Néandertal savait déjà soulager les douleurs dentaires suggère une étude publiée le 13 mai dans larevue PLOS One. Celle-ci met en évidence la réalisation d’un geste thérapeutique invasif dentaire chez un Néandertalien, il y a environ 59 000 ans, suggérant des capacités techniques et cognitives avancées pour identifier et traiter une douleur.
Les travaux, menés par Alisa Zubova, du musée Pierre-le-Grand d’anthropologie et d’ethnographie de l’Académie des sciences de Russie et ses co-auteurs, analysent une molaire découverte dans la grotte de Chagyrskaya, en Sibérie.
Cette dent présente une cavité profonde atteignant la pulpe, associée à des traces microscopiques compatibles avec un perçage intentionnel à l’aide d’un outil en pierre. « Cette découverte constitue actuellement la plus ancienne preuve au monde d’un traitement dentaire réussi », indiquent les auteurs.

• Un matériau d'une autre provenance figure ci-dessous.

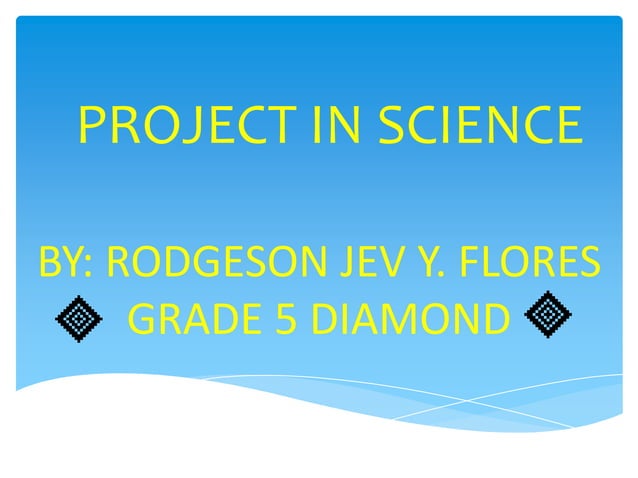 PROJECT IN SCIENCE

BY: RODGESON JEV Y. FLORES
GRADE 5 DIAMOND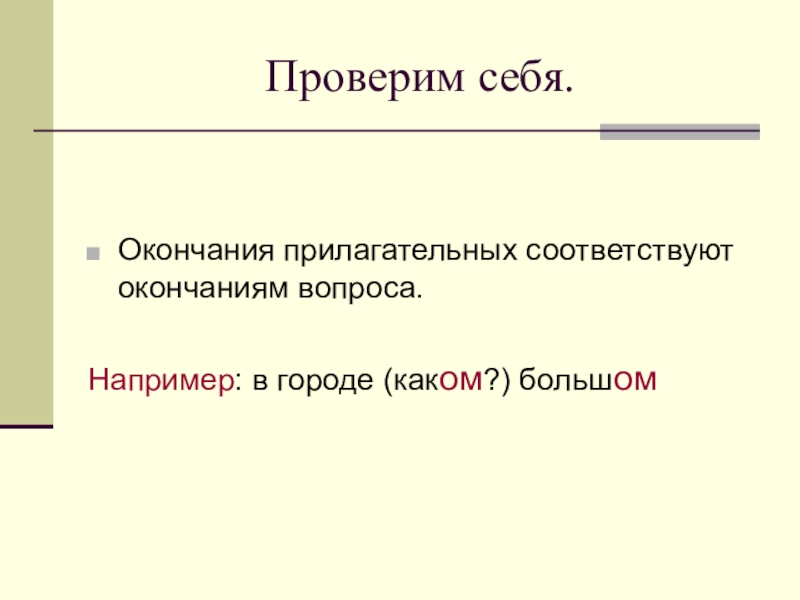 Проверим себя.

Окончания прилагательных соответствуют окончаниям вопроса.

Например: в городе (каком?) большом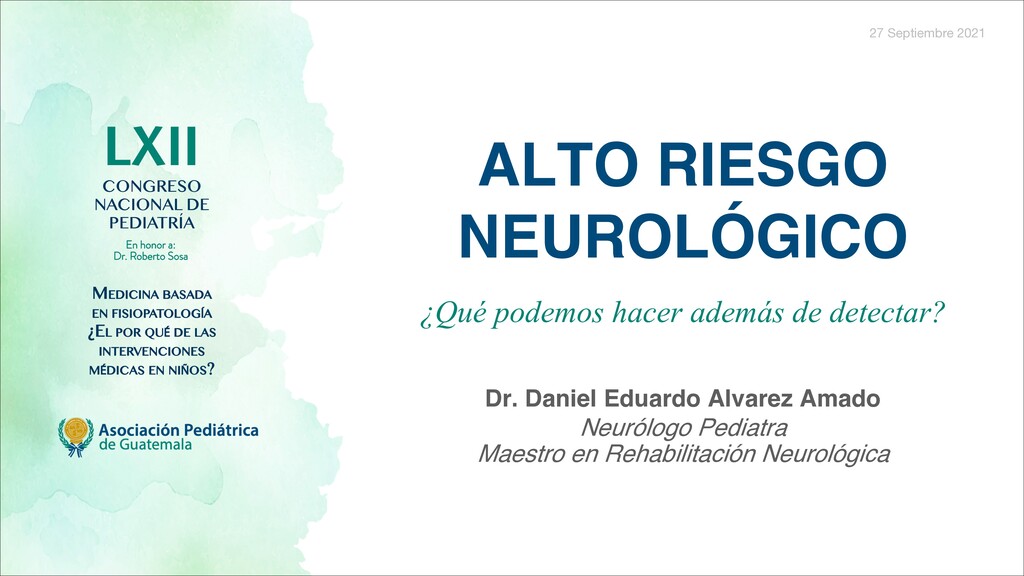 27 Septiembre 2021

LXII
CONGRESO NACIONAL DE PEDIATRÍA

En honor a:
Dr. Roberto Sosa

MEDICINA BASADA EN FISIOPATOLOGÍA ¿EL POR QUÉ DE LAS INTERVENCIONES MÉDICAS EN NIÑOS?

Asociación Pediátrica de Guatemala

ALTO RIESGO NEUROLÓGICO

¿Qué podemos hacer además de detectar?

Dr. Daniel Eduardo Alvarez Amado
Neurólogo Pediatra
Maestro en Rehabilitación Neurológica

Des expérimentations réalisées sur des dents humaines modernes ont permis de reproduire des marques identiques, en utilisant des pointes lithiques (outils en pierre très fins et pointus) similaires à celles retrouvées sur le site. « Les résultats montrent que le perçage d’une lésion carieuse à l’aide d’un outil en pierre fin et tranchant est tout à fait efficace, permettant l’élimination rapide du tissu dentaire endommagé », précisent les auteurs.
L’analyse microtomographique, une radiographie 3D ultra précise, a mis en évidence des altérations de la dentine compatibles avec une carie sévère.
Usures post-traitement
Les chercheurs insistent sur le caractère intentionnel de l’acte. « Nous avons été intrigués par la forme inhabituelle de la cavité sur la surface masticatoire de la dent », explique Alisa Zubova, ajoutant que « des stries nettement visibles suggéraient que cette cavité n’était pas le résultat de dommages naturels, mais d’actions intentionnelles ».
Selon l’étude, cette intervention, bien que douloureuse, aurait permis de soulager une infection en retirant les tissus atteints. Elle atteste de la capacité des Néandertaliens à localiser une source de douleur, à concevoir un traitement et à mobiliser la dextérité nécessaire à sa réalisation. Il s’agit du premier exemple documenté d’un tel comportement en dehors d’Homo sapiens, et du plus ancien de plus de 40 000 ans.
Les auteurs mentionnent également des traces d’usure postérieures à l’intervention, indiquant une utilisation de la dent après traitement et corroborent donc l’hypothèse d’une procédure réalisée chez un individu vivant.
Ces résultats montrent donc des pratiques de soins avancées chez Néandertal, jusqu’ici limitées à l’usage de cure-dents ou de plantes médicinales.